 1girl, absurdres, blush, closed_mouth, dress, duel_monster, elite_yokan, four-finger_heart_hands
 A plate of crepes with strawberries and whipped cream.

-----

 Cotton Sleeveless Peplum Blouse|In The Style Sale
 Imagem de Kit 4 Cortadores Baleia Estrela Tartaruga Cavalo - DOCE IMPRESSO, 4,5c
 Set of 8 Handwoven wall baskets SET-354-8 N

-----

WORK TASK
In the entries above, restate word for word the lines between the one holding "Imagem de Kit" and the one holding "Set of 8 Handwoven wall baskets SET-354-8 N", inclusive, and nothing besides.

ANSWER
 Imagem de Kit 4 Cortadores Baleia Estrela Tartaruga Cavalo - DOCE IMPRESSO, 4,5c
 Set of 8 Handwoven wall baskets SET-354-8 N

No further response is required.